Submit the application

For getting an FDA 510k medical device approval, submitting a pre-market application is necessary. For doing this you will be needing an FDA verification and validation for your device. Let us see what are the various aspects of FDA verification and validation are.

For FDA verification you will have to make sure that you are correctly designing the device. For the correct device design, you should ensure that requirements are implemented, verified and if the standard requirements are met. For FDA validation, you should be confident that you are designing the right device. Seeking validation will make you ensure that your device is meeting the needs of the device users, the stakeholders of your company, and the needs of the regulatory stakeholders. An FDA consultant for medical device can help you most appropriately.

Wait for review and approval

Once you have applied, wait for the FDA 510k premarket approval of your device. 

Maintain the FDA compliance

If you have got the FDA 510k medical device approval, it does not mean that you are free from any kind of restrictions. Maintaining the compliance of medical devices is very important. Ensure that this compliance stays throughout the life span of the device. 

Summary: Getting approval from the FDA is not an easy job. It requires a lot of information and patience. Learn some of the easy ways in which you can obtain FDA approval for your medical device.

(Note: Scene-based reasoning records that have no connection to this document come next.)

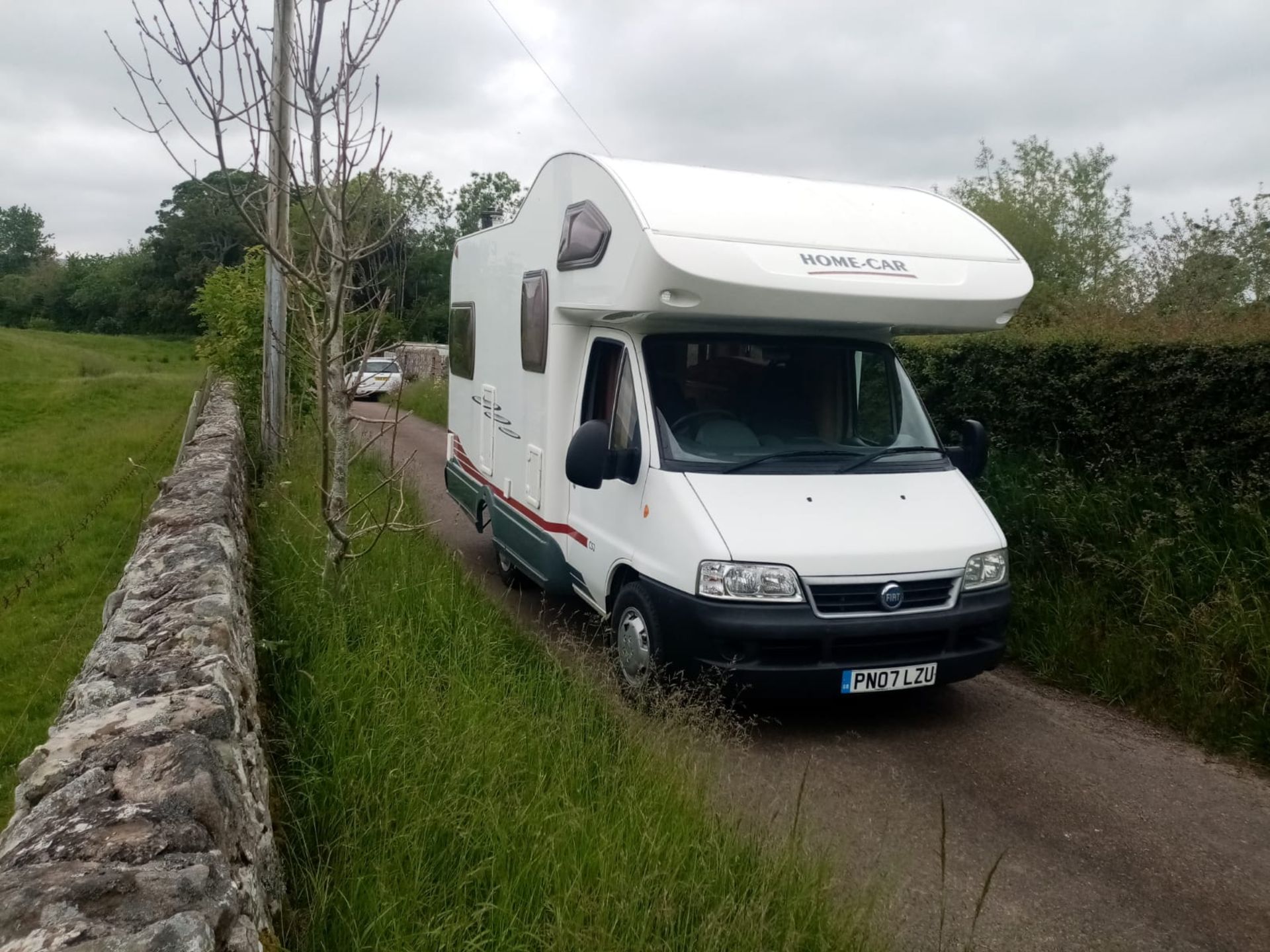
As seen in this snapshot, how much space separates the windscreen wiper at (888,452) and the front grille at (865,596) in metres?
0.80

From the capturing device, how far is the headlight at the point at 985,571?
16.8 ft

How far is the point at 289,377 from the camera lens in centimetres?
1189

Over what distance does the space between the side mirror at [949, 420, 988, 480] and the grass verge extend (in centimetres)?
1569

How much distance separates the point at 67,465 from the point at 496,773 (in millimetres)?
13737

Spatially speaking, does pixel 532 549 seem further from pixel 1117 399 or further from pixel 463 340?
pixel 1117 399

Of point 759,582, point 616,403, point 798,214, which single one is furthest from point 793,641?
point 798,214

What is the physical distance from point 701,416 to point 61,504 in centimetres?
928

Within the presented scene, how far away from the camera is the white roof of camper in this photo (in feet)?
17.4

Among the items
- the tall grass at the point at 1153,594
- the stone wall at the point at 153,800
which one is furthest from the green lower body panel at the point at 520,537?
the tall grass at the point at 1153,594

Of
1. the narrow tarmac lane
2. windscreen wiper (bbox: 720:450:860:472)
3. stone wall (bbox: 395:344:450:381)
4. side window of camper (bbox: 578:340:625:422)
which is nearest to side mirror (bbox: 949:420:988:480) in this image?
windscreen wiper (bbox: 720:450:860:472)

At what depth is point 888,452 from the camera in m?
5.72

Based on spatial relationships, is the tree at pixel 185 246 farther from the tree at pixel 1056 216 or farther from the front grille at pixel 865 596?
the front grille at pixel 865 596

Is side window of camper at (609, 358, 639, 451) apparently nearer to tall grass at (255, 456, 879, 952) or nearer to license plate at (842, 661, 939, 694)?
tall grass at (255, 456, 879, 952)

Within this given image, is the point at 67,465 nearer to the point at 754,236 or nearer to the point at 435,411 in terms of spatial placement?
the point at 435,411
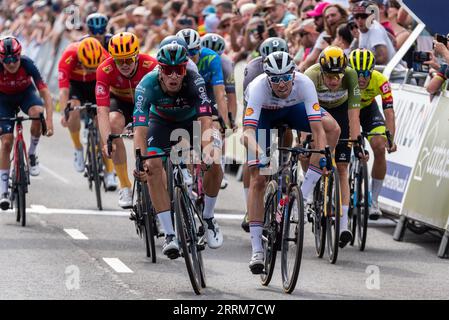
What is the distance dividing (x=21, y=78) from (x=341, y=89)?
162 inches

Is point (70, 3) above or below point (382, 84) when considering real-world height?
below

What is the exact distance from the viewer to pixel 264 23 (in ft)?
61.9

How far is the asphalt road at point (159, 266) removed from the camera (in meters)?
10.3

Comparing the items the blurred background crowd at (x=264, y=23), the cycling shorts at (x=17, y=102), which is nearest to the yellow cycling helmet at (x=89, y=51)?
the cycling shorts at (x=17, y=102)

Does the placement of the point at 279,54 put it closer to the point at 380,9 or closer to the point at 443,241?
the point at 443,241

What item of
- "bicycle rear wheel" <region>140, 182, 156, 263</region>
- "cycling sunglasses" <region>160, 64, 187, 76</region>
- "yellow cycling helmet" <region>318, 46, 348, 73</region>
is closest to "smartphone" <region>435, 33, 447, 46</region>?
"yellow cycling helmet" <region>318, 46, 348, 73</region>

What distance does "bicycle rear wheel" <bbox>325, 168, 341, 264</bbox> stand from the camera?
1176 centimetres

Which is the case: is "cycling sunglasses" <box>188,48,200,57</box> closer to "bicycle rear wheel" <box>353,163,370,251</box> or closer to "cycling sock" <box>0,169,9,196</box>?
"bicycle rear wheel" <box>353,163,370,251</box>

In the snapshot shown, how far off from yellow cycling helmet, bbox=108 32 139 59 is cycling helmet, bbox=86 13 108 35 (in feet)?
14.8

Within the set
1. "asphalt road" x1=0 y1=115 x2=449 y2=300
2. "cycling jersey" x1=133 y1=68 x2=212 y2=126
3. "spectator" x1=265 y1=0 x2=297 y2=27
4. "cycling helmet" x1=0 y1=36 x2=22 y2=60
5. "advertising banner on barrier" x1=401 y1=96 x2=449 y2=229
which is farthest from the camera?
"spectator" x1=265 y1=0 x2=297 y2=27
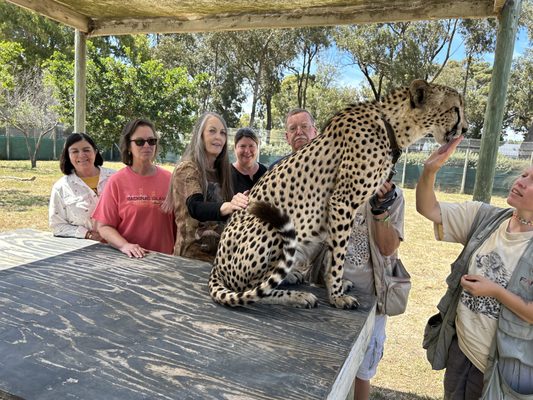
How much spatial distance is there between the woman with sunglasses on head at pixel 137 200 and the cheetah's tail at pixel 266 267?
1.13 meters

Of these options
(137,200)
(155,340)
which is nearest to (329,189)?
(155,340)

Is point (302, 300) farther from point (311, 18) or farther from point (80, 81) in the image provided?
point (80, 81)

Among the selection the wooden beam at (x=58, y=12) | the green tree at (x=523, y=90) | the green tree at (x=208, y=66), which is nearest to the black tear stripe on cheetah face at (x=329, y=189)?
the wooden beam at (x=58, y=12)

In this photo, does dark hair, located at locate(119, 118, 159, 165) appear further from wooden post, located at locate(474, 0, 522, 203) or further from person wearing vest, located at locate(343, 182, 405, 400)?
wooden post, located at locate(474, 0, 522, 203)

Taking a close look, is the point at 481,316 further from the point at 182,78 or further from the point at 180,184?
the point at 182,78

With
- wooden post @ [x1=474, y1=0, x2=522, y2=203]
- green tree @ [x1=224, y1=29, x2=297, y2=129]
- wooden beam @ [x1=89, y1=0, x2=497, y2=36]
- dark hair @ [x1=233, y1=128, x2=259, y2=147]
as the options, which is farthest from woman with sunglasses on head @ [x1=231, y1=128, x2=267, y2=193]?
green tree @ [x1=224, y1=29, x2=297, y2=129]

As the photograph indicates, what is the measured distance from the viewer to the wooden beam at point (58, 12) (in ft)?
12.2

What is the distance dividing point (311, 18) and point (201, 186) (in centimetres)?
183

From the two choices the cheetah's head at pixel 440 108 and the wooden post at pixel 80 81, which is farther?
the wooden post at pixel 80 81

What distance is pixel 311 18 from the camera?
3531 millimetres

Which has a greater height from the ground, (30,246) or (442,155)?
(442,155)

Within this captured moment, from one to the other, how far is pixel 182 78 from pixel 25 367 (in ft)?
53.2

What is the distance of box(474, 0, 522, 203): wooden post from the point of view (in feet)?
9.44

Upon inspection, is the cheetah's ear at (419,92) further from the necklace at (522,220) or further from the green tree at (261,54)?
the green tree at (261,54)
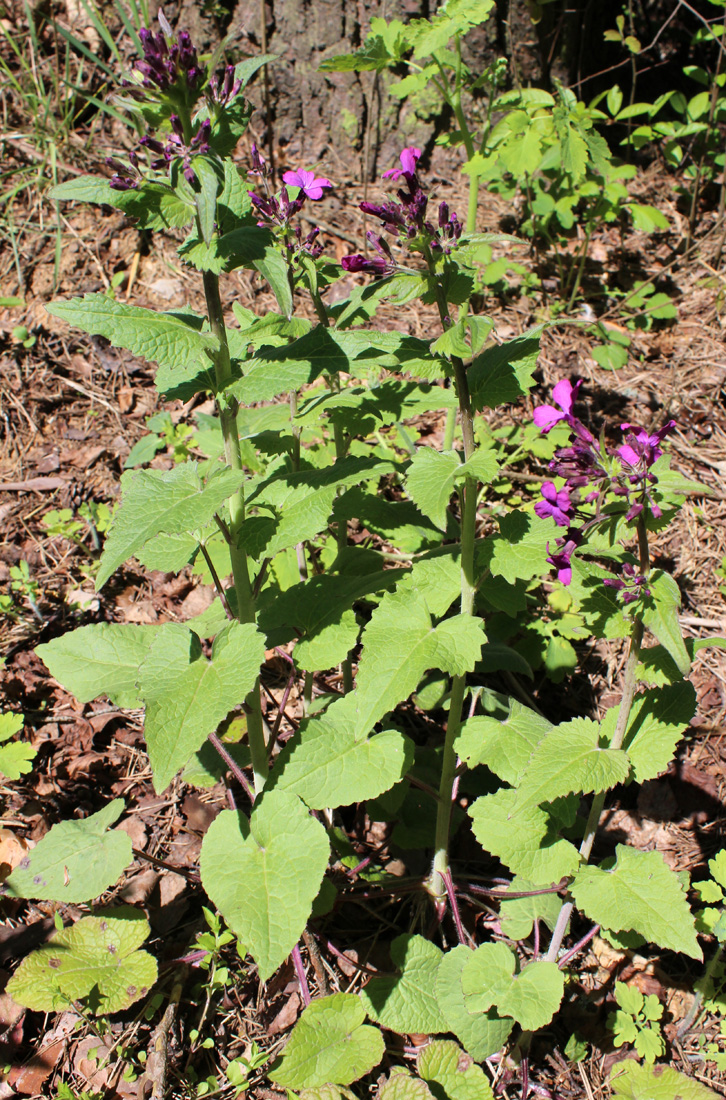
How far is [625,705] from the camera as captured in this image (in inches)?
85.3

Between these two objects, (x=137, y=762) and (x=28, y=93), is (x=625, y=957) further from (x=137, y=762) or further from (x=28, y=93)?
(x=28, y=93)

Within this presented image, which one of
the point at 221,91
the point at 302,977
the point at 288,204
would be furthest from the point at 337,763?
the point at 221,91

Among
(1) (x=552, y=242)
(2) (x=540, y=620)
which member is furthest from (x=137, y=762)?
(1) (x=552, y=242)

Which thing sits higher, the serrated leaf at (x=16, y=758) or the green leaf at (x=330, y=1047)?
the serrated leaf at (x=16, y=758)

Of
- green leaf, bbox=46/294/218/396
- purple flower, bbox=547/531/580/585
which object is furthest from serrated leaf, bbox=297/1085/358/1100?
green leaf, bbox=46/294/218/396

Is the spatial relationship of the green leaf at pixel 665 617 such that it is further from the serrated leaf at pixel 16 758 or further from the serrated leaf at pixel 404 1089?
the serrated leaf at pixel 16 758

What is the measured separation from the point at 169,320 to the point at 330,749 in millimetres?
1379

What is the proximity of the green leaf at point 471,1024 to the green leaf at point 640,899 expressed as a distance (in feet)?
1.59

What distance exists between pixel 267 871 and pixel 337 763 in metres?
0.37

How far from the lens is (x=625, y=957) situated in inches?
110

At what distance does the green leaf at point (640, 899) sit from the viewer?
1.96 metres

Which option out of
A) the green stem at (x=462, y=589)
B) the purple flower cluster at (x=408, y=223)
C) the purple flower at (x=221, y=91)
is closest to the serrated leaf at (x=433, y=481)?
the green stem at (x=462, y=589)

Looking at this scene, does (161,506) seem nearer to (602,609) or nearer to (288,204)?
(288,204)

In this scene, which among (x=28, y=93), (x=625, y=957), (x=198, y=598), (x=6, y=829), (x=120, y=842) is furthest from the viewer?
(x=28, y=93)
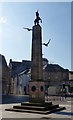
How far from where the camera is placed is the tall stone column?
2105 centimetres

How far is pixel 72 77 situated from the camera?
7250cm

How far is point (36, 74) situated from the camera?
70.1 feet

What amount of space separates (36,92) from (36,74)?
1.65 meters

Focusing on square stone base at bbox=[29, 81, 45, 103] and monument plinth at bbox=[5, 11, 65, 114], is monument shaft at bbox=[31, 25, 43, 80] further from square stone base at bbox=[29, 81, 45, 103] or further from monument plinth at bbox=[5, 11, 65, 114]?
square stone base at bbox=[29, 81, 45, 103]

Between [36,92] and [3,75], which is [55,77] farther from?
[36,92]

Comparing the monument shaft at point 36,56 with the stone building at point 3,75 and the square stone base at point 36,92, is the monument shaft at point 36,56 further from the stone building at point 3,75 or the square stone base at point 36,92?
the stone building at point 3,75

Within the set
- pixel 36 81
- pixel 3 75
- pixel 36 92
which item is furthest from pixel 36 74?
pixel 3 75

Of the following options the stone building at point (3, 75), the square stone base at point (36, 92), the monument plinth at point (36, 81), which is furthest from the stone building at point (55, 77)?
the square stone base at point (36, 92)

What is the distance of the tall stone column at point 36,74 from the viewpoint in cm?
2105

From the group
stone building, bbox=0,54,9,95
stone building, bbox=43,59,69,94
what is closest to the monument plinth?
stone building, bbox=0,54,9,95

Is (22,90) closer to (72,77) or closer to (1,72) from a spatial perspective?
(1,72)

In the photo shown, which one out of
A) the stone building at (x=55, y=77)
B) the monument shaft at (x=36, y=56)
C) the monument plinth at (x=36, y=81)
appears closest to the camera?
the monument plinth at (x=36, y=81)

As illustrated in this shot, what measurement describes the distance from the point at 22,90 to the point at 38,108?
5485 cm

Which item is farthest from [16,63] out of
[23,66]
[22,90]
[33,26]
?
[33,26]
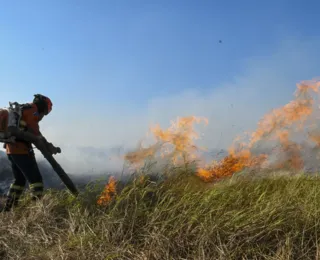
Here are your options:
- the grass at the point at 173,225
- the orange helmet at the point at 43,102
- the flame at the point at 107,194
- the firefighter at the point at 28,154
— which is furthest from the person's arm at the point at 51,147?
the flame at the point at 107,194

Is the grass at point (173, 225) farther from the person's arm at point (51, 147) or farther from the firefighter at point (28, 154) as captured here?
the person's arm at point (51, 147)

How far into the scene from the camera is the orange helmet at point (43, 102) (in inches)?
243

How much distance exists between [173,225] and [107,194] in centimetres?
142

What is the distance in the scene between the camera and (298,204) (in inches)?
167

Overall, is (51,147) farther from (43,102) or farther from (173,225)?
(173,225)

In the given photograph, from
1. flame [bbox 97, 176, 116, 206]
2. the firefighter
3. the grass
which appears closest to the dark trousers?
the firefighter

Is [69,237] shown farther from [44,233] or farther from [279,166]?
[279,166]

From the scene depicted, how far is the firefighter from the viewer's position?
5.86 metres

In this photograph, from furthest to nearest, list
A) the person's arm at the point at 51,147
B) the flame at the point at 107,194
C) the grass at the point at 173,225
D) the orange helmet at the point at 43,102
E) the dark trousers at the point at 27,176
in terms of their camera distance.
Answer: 1. the person's arm at the point at 51,147
2. the orange helmet at the point at 43,102
3. the dark trousers at the point at 27,176
4. the flame at the point at 107,194
5. the grass at the point at 173,225

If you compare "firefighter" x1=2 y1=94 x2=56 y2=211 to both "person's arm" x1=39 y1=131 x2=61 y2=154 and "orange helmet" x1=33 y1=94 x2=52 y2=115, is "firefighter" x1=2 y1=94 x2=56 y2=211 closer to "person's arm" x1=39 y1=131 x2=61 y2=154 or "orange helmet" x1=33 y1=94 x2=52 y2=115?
"orange helmet" x1=33 y1=94 x2=52 y2=115

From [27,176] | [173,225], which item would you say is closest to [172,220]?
[173,225]

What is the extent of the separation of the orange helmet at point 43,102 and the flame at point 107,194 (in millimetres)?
1836

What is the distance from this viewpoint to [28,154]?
6023 millimetres

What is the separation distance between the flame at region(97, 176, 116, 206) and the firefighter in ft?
3.99
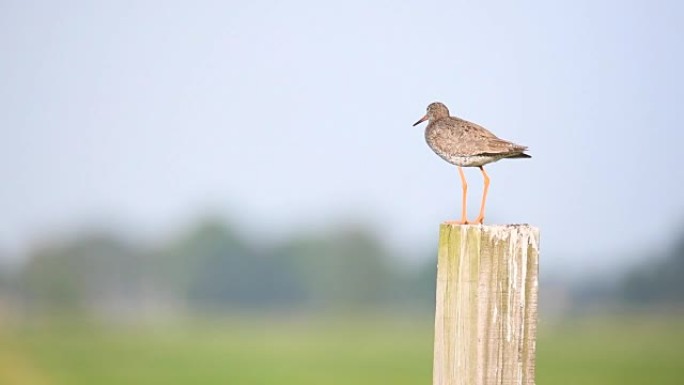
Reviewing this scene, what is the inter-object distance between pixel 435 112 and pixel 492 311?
3.55m

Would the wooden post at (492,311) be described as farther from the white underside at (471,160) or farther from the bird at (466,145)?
the white underside at (471,160)

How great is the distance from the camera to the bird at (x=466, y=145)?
6832 mm

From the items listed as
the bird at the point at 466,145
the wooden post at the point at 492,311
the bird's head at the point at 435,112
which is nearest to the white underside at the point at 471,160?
the bird at the point at 466,145

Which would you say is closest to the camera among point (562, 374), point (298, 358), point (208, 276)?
point (562, 374)

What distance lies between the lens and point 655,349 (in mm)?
47000

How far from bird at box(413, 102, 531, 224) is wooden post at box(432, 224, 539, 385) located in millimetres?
1954

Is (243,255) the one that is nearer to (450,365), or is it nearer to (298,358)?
(298,358)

The Food and Drug Administration concerns a lot of industries like food, beverages, drugs, cosmetics, and even medical devices, and each of these industries has different regulations to be met. Complying with your medical devices with the FDA regulations is a very time-consuming and tedious process. there are so many aspects to be kept in mind for getting FDA approval. You will be needing the help of an FDA consultant for medical device.

You should know that FDA compliance and FDA approval are two different things. FDA compliance is fulfilling the safety regulations by the FDA, while FDA approval means getting approval by the FDA after meeting all the requirements. Following are some of the easiest steps for obtaining a 510K premarket approval by the FDA.